Kok Manufaktur RI Cuma Tumbuh 6,91% di Kuartal II-2021?
Jakarta, CNBC Indonesia - Menteri Perindustrian Agus Gumiwang Kartasasmita memberikan penjelasan perihal pertumbuhan sektor manufaktur sebesar 6,91% di kuartal II-2021. Pertumbuhan itu lebih rendah dibandingkan realisasi pertumbuhan ekonomi 7,07%.
"Kenapa hanya naik 6,91% saya kira kita tidak bisa hanya melihat kenaikan 6,91% dari sektor indus manufaktur karena juga kita bisa melihat bahwa pertumbuhan indus manufaktur ini juga mendorong sektor-sektor yang lain," ujar Agus dalam keterangan pers virtual, Kamis (5/8/2021).
Ia pun bilang kalau di dalam laporan Badan Pusat Statistik (BPS) sudah jelas dinyatakan kontribusi manufaktur terhadap PDB hampir mendekati 20%.
"Nah inilah yang terus menerus akan dijaga oleh kami pemerintah agar industri manufaktur itu bisa terus tumbuh, paling tidak kalau ada tekanan-tekanan berkaitan dengan hadirnya varian delta ini tekanannya tidak terlalu berat," kata Agus.
Politikus Partai Golkar itu mengungkapkan, dalam mendukung industri manufaktur ke depan, pemerintah akan fokus pada kebijakan fiskal dan non-fiskal. PPnBM DTP sektor otomotif dan PPn DTP sektor properti merupakan contoh kebijakan pemerintah untuk mendorong industri manufaktur.
"Karena dari kedua sektor itu industri pendukung di belakangnya banyak sekali. Dan salah satu contoh pemerintah mendukung manufaktur dengan adanya perpanjangan PPnBM DTP otomotif dan PPn DTP properti," ujar Agus.
"Ini paretonya cukup lumayan dari dua industri tersebut. Bisa disampaikan bahwa satu satu dari banyak alasan kenapa PMI kita turun ke 40,1 ini adalah sektor otomotif yang tidak bisa mendapatkan bahan baku. Jadi ada dampaknya ke sektor otomotif, dan sektor otmotif ini kan dia tidak menaruh stok terlalu banyak, dia membeli stok terhadap apa yang akan diproduksi," lanjutnya.

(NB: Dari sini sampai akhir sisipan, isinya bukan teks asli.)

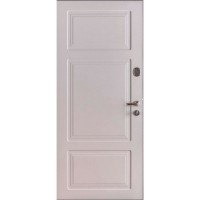 Двері вхідні ПОРТАЛА Тріо Белфаст RAL 7016/бетон кремовий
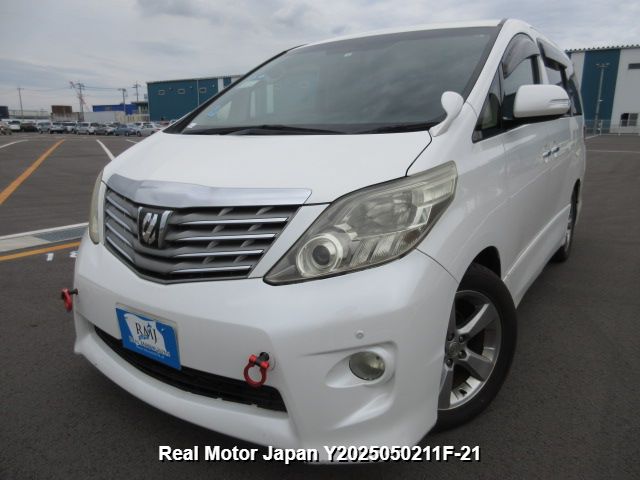 2009 TOYOTA ALPHARD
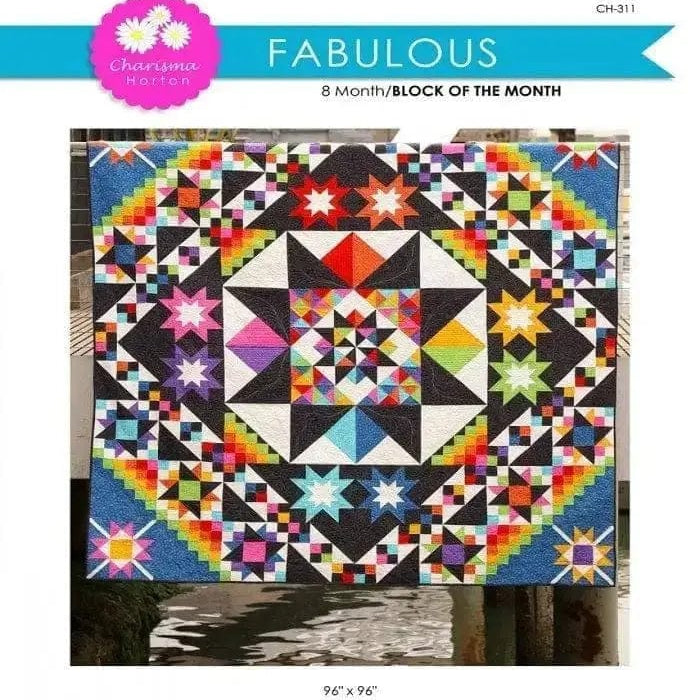 Fabulous Quilt Pattern Charisma Horton 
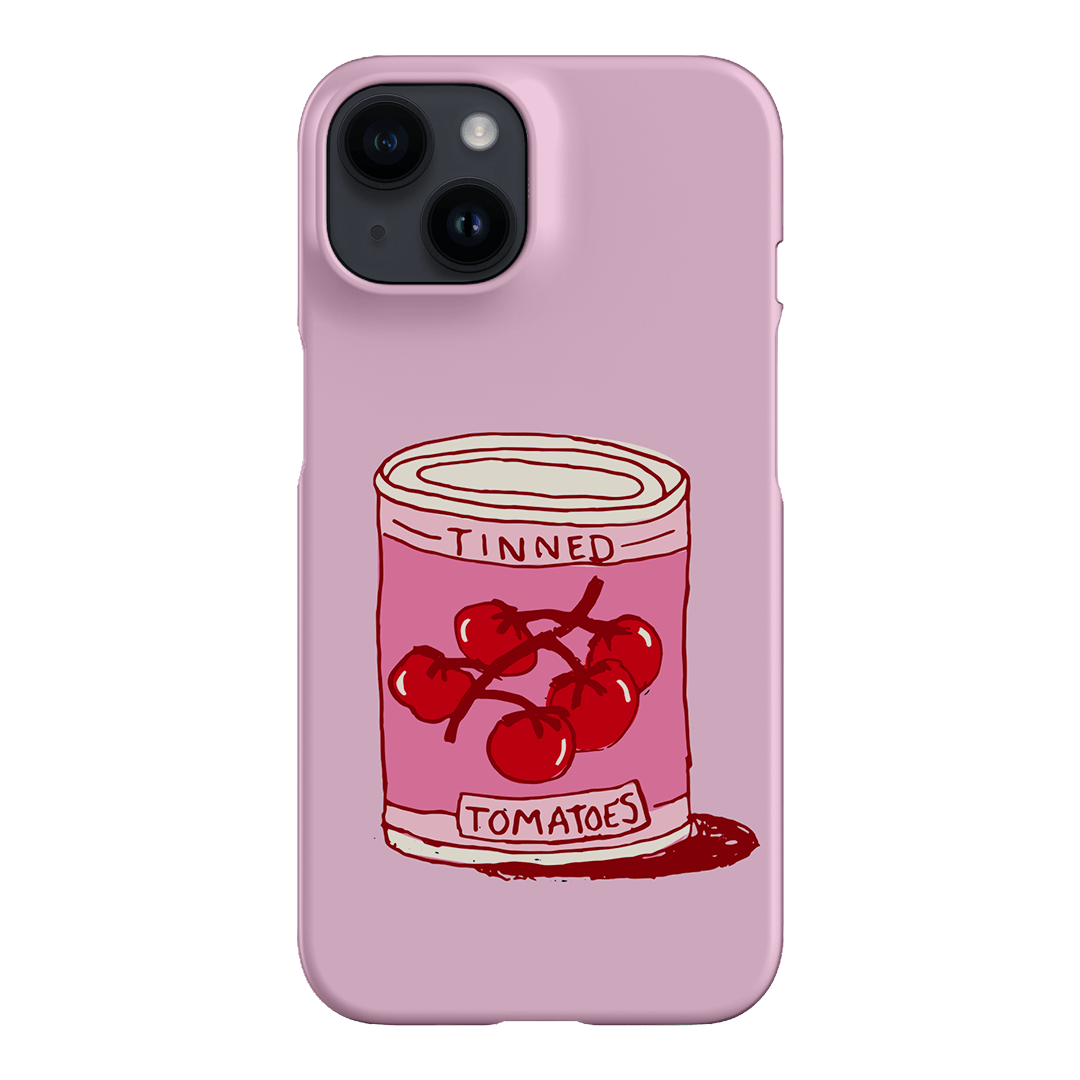 Saucy Lilac Printed Phone Cases iPhone 14 / Snap by The Dairy - The Dairy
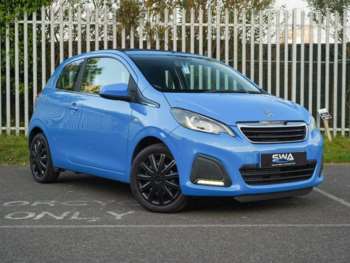 2015 (15) - 1.0 VTi Active Top 3-Door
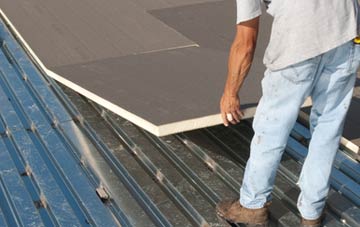 benefits of insulating Corfton Bache flat roofing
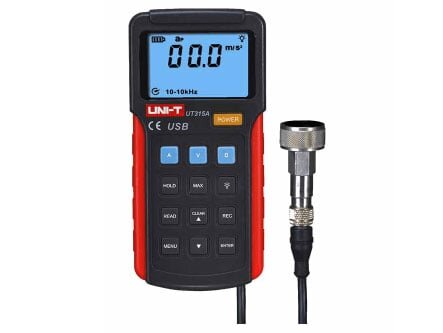 Máy đo độ rung UNI-T UT315A Máy đo độ rung UNI-T UT315A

Aturan terkait Tingkat Komponen Dalam Negeri (TKDN) juga menjadi instrumen mendukung manufaktur dalam negeri. Agus bilang ada 9.000 produk baru yang akan disertifikasi dan akan ditanggung biaya sertifikasinya oleh pemerintah.
"Dengan demikian industri dalam negeri bisa terserap melalui e-katalog karena wajib kalau sudah ada 40% TKDN dibeli kementerian/lembaga dan BUMN," kata Agus. Instrumen lain adalah Standar Nasional Indonesia (SNI). Menurut dia, SNI ini bagian dari upaya menyukseskan program substitusi impor 35% di 2022.
"SNI ini betul-betul kita kelola agar bisa mendukung produk-produk yang dihasilkan industri dalam negeri," ujar Agus.